「わかってるよ、でも戦わない方法もあるし。」
「どっちにしろ、私は仲間にはなれないわ。風紀委員長だしね…。私を仲間にするには生徒会長になること、それだけよ。」
真里香はギュッと胸章を握り締めながら話す。
「そっか、なら絶対に生徒会長になるよ!」
満点の笑顔で彩華が言った。
「手伝っても、助けてもあげられないのよ?」
「私、頑張るよ。」
「もしかしたら敵になるかもしれないわよ?」
「しょ〜がないよ、お仕事だもん。」
真里香は何も言えなくなり、うつむいてしまう。
「絶対に仲間になってもらうからね、真里香ちゃん!」
「(やっぱり…この子にはかなわないなぁ……。
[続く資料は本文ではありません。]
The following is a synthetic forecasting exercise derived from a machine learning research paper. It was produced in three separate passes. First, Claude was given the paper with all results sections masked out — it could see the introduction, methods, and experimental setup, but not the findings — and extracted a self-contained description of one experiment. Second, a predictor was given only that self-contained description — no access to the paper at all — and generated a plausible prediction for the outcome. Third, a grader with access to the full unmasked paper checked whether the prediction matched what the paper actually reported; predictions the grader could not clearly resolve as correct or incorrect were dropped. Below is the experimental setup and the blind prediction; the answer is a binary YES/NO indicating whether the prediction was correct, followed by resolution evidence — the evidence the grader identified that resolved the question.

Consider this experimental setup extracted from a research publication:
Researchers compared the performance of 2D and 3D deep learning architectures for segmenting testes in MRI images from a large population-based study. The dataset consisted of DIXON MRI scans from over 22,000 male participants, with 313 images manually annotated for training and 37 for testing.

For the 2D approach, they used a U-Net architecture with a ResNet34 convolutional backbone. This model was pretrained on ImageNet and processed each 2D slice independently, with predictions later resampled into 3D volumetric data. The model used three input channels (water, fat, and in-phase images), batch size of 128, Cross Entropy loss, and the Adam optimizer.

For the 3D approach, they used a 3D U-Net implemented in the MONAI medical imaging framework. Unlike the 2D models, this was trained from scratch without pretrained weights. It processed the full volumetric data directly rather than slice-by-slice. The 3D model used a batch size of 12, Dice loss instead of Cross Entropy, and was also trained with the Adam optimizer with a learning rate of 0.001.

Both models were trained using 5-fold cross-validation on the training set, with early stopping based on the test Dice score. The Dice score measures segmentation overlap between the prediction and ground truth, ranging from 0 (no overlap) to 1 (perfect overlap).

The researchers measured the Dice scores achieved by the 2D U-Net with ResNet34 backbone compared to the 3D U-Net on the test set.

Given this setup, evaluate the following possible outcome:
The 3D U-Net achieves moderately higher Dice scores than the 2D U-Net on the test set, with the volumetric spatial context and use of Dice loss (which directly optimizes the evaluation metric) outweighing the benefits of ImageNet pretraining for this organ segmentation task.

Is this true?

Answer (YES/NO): NO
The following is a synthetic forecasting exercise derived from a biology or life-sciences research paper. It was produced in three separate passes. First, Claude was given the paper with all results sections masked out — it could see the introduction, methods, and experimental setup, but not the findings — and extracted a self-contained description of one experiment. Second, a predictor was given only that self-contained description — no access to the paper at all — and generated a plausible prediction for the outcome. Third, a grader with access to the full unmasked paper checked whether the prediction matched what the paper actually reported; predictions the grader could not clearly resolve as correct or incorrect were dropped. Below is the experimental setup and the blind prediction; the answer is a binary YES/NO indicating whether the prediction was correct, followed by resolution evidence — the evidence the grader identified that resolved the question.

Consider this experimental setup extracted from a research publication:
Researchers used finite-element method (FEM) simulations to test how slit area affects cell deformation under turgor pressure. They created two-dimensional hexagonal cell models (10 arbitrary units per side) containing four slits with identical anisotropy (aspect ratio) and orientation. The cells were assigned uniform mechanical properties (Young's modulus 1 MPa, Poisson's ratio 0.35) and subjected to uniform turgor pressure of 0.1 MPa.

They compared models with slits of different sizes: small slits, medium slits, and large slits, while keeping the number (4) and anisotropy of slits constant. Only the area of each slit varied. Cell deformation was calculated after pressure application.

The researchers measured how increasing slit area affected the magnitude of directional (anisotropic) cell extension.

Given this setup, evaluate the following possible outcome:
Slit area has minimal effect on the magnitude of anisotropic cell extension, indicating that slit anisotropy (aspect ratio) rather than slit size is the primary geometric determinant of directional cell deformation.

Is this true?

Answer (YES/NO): NO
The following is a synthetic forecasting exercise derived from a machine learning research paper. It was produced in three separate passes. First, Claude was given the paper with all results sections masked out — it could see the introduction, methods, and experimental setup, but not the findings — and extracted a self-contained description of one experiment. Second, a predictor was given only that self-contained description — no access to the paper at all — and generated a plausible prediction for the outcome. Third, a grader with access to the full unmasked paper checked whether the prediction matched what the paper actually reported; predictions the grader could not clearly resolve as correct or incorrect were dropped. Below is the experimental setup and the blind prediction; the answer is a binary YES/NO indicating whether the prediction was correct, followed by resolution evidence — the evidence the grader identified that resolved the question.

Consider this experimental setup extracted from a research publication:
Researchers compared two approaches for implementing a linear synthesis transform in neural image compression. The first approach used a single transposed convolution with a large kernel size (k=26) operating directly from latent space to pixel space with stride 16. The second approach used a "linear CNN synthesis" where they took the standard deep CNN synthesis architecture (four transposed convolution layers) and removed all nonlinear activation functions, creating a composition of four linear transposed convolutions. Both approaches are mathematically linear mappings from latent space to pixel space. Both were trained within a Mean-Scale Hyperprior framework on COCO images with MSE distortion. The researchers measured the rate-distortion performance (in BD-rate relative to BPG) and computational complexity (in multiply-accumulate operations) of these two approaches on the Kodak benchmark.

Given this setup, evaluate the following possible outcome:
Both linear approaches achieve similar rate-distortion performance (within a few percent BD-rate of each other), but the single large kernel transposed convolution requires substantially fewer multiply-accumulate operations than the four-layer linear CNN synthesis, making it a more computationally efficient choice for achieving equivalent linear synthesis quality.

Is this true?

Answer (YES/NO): YES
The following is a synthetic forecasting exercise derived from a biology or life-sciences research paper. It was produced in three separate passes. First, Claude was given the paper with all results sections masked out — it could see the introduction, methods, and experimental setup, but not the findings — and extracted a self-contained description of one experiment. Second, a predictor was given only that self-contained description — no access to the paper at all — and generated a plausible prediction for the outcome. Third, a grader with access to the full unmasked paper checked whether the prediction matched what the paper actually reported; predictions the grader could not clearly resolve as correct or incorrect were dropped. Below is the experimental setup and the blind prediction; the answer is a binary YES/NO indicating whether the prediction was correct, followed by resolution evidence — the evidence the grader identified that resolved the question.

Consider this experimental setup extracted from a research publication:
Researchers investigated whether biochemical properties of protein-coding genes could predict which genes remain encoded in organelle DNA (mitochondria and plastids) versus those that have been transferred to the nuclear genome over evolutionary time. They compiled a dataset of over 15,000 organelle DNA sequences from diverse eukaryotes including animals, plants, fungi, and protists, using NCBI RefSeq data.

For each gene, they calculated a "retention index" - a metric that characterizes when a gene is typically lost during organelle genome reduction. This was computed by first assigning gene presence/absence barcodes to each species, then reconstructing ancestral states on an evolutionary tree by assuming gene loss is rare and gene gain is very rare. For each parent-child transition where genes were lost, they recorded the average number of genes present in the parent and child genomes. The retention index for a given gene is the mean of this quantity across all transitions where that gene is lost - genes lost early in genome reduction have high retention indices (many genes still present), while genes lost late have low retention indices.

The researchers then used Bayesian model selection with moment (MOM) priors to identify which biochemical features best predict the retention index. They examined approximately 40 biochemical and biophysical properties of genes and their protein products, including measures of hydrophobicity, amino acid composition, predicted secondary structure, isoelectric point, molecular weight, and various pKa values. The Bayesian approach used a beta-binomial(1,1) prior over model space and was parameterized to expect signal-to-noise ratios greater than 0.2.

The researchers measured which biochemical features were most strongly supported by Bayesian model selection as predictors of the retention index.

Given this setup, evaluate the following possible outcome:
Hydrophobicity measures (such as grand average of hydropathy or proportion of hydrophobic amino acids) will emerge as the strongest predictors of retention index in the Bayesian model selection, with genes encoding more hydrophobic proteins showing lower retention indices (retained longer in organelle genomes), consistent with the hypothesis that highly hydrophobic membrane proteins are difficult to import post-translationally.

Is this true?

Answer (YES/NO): NO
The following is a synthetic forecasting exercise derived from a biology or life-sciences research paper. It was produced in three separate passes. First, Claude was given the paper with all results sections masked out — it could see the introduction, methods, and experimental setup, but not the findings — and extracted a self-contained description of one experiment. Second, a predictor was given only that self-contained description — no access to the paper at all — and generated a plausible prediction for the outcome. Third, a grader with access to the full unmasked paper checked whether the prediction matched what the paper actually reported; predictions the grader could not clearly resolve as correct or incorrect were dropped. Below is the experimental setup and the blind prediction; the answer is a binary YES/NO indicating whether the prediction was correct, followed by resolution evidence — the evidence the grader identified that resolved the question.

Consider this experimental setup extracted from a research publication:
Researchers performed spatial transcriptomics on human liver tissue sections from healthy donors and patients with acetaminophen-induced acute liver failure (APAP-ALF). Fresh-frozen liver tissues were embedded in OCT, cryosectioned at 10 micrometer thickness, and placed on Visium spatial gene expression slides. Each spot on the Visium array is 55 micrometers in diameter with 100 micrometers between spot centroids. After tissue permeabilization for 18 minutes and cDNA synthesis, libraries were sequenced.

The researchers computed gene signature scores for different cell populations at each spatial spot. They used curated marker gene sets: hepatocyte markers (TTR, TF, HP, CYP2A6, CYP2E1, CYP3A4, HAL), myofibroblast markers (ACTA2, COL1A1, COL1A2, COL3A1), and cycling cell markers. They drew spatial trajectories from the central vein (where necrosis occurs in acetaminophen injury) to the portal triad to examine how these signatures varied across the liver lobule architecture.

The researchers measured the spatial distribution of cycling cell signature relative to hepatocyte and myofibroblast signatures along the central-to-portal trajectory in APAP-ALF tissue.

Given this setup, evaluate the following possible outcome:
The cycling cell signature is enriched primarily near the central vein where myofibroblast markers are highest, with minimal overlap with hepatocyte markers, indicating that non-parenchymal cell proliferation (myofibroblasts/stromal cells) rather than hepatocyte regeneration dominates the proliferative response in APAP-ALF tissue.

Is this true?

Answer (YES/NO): NO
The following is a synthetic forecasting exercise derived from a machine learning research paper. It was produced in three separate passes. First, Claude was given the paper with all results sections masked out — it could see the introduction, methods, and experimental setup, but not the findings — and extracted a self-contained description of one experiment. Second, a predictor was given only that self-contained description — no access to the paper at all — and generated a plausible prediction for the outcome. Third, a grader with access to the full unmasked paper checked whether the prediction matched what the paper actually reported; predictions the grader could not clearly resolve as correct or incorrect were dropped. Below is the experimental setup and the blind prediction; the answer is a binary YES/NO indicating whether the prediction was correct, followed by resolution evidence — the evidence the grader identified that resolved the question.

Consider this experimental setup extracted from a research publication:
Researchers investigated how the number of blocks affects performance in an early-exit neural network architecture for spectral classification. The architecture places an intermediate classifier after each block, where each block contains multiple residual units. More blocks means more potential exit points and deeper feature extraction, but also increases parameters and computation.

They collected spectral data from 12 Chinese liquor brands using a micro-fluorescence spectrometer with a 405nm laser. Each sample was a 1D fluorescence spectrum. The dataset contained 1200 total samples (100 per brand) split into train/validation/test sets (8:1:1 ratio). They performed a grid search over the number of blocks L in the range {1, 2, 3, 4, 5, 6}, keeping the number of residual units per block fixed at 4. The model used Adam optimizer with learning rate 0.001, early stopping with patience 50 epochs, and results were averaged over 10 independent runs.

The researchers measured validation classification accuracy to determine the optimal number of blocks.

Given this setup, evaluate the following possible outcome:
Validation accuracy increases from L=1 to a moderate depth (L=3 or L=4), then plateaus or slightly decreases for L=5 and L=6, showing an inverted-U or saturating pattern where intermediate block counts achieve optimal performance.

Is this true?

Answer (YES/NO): YES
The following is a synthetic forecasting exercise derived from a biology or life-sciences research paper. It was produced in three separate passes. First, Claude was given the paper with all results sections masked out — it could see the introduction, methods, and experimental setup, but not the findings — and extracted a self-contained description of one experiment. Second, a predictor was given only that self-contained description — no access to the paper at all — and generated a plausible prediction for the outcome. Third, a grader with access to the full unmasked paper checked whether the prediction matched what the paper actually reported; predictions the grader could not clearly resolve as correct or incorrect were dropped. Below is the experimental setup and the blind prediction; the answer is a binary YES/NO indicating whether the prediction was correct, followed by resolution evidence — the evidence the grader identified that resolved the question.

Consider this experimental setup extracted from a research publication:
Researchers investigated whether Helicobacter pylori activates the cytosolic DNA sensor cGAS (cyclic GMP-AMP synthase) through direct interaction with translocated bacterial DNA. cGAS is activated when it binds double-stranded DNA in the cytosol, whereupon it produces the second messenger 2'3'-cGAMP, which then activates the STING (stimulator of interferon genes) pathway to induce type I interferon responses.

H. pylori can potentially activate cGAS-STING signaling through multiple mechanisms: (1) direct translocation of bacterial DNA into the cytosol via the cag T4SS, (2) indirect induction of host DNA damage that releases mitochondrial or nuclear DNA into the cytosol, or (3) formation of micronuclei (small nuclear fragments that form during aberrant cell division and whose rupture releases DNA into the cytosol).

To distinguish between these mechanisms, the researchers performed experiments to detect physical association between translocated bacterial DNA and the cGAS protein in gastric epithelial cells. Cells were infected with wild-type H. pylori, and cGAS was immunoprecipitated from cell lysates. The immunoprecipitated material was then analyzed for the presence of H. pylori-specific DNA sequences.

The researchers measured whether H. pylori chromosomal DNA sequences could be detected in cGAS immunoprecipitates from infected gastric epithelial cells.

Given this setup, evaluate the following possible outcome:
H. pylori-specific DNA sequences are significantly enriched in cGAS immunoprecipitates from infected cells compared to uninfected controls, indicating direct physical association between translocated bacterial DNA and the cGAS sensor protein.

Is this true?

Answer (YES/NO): YES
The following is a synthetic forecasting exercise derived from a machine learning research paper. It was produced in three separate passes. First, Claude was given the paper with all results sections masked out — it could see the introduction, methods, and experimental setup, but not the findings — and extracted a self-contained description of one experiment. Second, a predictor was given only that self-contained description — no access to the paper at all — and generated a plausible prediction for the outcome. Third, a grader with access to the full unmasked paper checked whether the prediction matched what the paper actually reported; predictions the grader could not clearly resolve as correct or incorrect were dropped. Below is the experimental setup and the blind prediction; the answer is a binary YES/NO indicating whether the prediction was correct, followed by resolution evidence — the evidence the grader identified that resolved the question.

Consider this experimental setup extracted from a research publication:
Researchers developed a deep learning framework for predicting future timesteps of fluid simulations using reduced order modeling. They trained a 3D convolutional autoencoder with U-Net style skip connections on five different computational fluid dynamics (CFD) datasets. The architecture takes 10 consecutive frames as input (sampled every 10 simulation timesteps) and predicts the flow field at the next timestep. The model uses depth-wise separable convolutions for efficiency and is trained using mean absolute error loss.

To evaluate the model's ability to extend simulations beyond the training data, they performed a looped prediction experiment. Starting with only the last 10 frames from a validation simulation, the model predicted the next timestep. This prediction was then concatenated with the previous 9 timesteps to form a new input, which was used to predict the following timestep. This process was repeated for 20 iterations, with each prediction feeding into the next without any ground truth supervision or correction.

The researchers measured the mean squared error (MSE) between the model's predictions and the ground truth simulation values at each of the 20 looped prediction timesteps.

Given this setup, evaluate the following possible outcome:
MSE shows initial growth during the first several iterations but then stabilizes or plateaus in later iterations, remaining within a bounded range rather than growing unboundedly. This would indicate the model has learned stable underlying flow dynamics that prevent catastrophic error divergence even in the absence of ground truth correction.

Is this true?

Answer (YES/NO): NO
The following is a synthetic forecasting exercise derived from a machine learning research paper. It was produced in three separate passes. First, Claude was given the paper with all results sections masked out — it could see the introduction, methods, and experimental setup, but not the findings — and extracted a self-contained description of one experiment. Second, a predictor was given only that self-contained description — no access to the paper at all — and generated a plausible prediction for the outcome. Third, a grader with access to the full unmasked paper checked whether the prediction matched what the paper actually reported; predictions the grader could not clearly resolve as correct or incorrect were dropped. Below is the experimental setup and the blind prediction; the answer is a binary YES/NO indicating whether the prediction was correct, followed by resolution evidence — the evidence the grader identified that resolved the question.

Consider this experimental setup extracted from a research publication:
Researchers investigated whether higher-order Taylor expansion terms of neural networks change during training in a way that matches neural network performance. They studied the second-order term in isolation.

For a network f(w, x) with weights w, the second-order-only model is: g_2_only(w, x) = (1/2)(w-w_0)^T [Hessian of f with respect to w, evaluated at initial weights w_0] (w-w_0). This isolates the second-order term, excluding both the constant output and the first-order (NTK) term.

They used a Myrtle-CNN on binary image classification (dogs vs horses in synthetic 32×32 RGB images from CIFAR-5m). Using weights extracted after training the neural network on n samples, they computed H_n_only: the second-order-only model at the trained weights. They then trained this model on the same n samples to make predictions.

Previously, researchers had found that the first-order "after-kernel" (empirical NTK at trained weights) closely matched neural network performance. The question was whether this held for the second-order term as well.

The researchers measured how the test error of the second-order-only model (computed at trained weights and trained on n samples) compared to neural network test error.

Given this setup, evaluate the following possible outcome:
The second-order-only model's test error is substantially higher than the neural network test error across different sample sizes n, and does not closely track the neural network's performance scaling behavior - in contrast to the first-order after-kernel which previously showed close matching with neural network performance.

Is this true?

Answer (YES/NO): NO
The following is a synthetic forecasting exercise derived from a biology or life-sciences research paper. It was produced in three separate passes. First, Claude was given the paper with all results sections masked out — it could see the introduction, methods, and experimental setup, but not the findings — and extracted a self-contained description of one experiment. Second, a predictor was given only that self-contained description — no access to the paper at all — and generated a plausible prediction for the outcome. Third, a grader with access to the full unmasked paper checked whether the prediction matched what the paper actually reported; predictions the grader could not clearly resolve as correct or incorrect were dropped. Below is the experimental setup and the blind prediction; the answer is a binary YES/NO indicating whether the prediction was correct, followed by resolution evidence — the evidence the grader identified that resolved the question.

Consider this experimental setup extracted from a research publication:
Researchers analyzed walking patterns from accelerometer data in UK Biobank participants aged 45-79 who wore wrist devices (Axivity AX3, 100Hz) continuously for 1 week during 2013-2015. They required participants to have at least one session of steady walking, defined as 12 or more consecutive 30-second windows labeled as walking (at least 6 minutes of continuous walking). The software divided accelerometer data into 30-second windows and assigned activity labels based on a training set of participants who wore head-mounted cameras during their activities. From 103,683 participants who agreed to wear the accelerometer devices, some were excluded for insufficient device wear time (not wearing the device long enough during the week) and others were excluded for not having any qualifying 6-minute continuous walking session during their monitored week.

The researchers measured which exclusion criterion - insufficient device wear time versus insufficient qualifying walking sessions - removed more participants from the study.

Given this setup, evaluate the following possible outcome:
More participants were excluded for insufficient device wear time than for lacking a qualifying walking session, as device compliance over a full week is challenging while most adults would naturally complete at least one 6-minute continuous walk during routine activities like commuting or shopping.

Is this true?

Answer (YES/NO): NO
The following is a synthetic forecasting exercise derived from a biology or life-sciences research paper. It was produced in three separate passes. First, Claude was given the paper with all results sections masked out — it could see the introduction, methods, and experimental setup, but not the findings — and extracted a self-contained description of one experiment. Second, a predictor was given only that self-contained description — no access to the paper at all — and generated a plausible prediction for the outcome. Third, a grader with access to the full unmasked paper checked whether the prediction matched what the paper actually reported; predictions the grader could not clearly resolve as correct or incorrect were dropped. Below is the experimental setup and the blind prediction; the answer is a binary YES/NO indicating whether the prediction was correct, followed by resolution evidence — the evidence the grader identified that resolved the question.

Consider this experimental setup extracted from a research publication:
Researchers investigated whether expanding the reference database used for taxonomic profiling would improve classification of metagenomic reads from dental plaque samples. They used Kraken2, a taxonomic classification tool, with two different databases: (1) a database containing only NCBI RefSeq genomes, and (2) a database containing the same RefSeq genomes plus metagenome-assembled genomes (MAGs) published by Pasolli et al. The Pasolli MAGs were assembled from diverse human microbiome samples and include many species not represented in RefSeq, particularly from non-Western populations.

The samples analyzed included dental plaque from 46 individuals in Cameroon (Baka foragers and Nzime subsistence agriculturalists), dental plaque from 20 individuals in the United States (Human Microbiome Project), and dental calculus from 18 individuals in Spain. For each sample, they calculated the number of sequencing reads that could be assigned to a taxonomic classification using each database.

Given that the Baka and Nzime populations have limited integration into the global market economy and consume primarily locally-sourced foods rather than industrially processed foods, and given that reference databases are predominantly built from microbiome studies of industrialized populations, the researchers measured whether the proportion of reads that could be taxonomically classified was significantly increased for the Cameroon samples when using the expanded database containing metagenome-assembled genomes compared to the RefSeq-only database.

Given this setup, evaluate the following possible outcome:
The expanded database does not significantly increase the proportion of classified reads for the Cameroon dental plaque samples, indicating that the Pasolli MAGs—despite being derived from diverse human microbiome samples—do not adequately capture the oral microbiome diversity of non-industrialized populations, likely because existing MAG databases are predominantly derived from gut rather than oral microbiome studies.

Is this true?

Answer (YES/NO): NO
)」
心の中で呟く真里香。
「ま、真里香ちゃん?」
真里香が急に彩華を抱きしめる。
「絶対に生徒会長になりなさいよ!待っといてあげるから…。」
「うん、約束する。」
「破った…ら、殺…すわよ…。」
徐々に涙声になっていく真里香。
「破らないよ。安心して、ね?」
優しく真里香の頭を撫でる彩華。
「それと……幸せになりなさい。」
直樹に聞こえない声で、彩華に言う。
「うん。」
彩華の返事を聞いて、真里香は彩華から離れる。